__Fragmento de texto__:
Lo único que aprendemos de la historia es que no aprendemos de la historia (Hegel)

miércoles, 23 de febrero de 2011

Nos fué de poco.... El Ejército ante el golpe del 23-F

Se cumplen ahora treinta años de la intentona de golpe de estado protagonizada por Tejero, Armada y Milans del Bosch el 23 de febrero de 1981. Son numerosas las cosas que se han dicho desde entonces sobre este acto: que si vacunó la democracia contra el golpismo, que si puso fin al 'ruido de sables' que amenazaba la Transición desde sus comienzos, que si el Rey estaba implicado, que si fué la piedra angular que detuvo el golpe... Para conmemorar el aniversario, se une la voz del ex comandante Gabriel Cardona, uno de los fundadores de la Unión Militar Democrática, profesor de historia y militar en activo durante aquella jornada, testigo directo de lo que era el Ejército español en 1981. Ha publicado el libro Las torres del honor. Un capitán del ejército en la Transición y el golpe de Estado del 23-F (Barcelona: Destino, 2011). Un resumen de sus aportaciones puede verse también en la revista Historia y Vida  (febrero 2011) nº 515, pp. 28-53.



Me gusta leer los trabajos sobre historia militar de Gabriel Cardona porque une a su condición de profesor universitario un conocimiento en primera persona del medio que estudia; esto diferencia sus juicios de los que pueden aportar otros historiadores, y enriquece nuestra perspectiva. Aquí, más que nunca, su condición de antiguo oficial y jefe marca todo el enfoque. y ofrece unos perfiles muy bien descritos de la actitud del Ejército como corporación profesional, y también de muchos de sus integrantes.

El panorama que surge de sus reflexiones no puede ser más preocupante. Todos los que vivimos aquella época sabemos hasta qué punto las ideas y, sobre todo, los valores franquistas estaban arraigados en los cuarteles. Cómo los militares fueron repetidamente manipulados y azuzados por una trama civil que jaleaba el desacato al gobierno y a la voluntad popular surgida con claridad de dos elecciones generales. Pero Cardona añade más elementos a nuestro juicio, y todos ellos bastante intranquilizadores.

__Líneas de datos__:
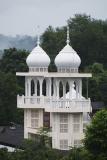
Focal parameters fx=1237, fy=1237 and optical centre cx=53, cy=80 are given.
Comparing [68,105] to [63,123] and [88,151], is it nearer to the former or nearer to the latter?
[63,123]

__Enunciado 1__: Reproduzca la parte de la entrada sobre el 23-F que se abre con las palabras que contienen "El panorama que" y se cierra con "ellos bastante intranquilizadores.", sustituyendo "los cuarteles" por "las guarniciones".
__Enunciado 2__: Indique si cada afirmación concuerda con la entrada sobre el 23-F, respondiendo sí o no y citando las palabras decisivas de esta. (a) Gabriel Cardona fue uno de los fundadores de la Unión Militar Democrática. (b) El libro de Cardona se publicó en Madrid. (c) Un resumen de sus aportaciones aparece en el número 515 de una revista.
Los datos no intervienen en nada de lo que se pide aquí.

__Resultado 1__:
El panorama que surge de sus reflexiones no puede ser más preocupante. Todos los que vivimos aquella época sabemos hasta qué punto las ideas y, sobre todo, los valores franquistas estaban arraigados en las guarniciones. Cómo los militares fueron repetidamente manipulados y azuzados por una trama civil que jaleaba el desacato al gobierno y a la voluntad popular surgida con claridad de dos elecciones generales. Pero Cardona añade más elementos a nuestro juicio, y todos ellos bastante intranquilizadores.

__Resultado 2__:
(a) Sí: "uno de los fundadores de la Unión Militar Democrática".
(b) No: "(Barcelona: Destino, 2011)".
(c) Sí: "nº 515, pp. 28-53".